### Your objective:
Each record below needs to be set down again exactly.

====== Listed entries ======

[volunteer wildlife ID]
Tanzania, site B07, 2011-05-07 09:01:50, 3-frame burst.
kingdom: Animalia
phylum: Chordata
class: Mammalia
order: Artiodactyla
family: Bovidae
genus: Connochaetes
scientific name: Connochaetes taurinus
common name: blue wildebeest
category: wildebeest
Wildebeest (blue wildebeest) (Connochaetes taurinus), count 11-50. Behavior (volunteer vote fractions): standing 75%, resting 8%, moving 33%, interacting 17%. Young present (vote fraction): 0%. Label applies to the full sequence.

======

### Task response:
[volunteer wildlife ID]
Tanzania, site B07, 2011-05-07 09:01:50, 3-frame burst.
kingdom: Animalia
phylum: Chordata
class: Mammalia
order: Artiodactyla
family: Bovidae
genus: Connochaetes
scientific name: Connochaetes taurinus
common name: blue wildebeest
category: wildebeest
Wildebeest (blue wildebeest) (Connochaetes taurinus), count 11-50. Behavior (volunteer vote fractions): standing 75%, resting 8%, moving 33%, interacting 17%. Young present (vote fraction): 0%. Label applies to the full sequence.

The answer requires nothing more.